### Activity
Lines containing the word "United" are the ones to copy from the records below.
** Provided records follows **
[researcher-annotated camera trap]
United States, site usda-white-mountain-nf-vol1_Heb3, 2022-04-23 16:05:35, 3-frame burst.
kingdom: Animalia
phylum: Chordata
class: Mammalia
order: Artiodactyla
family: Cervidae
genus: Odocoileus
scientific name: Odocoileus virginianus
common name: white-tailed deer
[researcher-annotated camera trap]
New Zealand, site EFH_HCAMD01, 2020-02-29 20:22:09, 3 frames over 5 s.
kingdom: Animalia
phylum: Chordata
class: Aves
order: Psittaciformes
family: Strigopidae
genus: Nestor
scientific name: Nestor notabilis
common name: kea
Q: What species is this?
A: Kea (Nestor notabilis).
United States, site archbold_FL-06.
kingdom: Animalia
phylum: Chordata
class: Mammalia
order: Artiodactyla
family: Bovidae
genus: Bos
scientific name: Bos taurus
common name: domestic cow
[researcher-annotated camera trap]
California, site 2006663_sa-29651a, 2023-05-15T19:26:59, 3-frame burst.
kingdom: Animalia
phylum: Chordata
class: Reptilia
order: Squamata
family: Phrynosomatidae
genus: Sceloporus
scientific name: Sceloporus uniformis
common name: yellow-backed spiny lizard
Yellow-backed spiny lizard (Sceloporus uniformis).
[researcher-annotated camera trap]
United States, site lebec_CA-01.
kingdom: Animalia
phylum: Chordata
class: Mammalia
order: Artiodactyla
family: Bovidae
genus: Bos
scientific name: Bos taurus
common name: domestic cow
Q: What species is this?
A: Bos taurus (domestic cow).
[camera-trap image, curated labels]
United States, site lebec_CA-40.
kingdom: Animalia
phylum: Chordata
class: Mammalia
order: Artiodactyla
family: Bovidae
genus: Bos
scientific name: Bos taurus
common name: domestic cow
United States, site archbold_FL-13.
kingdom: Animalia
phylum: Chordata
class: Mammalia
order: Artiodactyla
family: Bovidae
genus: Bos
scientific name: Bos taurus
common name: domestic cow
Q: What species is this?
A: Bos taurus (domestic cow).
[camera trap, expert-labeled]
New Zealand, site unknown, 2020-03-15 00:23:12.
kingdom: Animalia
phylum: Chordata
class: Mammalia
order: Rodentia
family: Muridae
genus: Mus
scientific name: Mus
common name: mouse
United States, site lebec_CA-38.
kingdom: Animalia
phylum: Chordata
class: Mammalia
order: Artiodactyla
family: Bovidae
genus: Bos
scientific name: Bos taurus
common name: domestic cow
** End of Provided records **
### Answer to the exercise
United States, site usda-white-mountain-nf-vol1_Heb3, 2022-04-23 16:05:35, 3-frame burst.
United States, site archbold_FL-06.
United States, site lebec_CA-01.
United States, site lebec_CA-40.
United States, site archbold_FL-13.
United States, site lebec_CA-38.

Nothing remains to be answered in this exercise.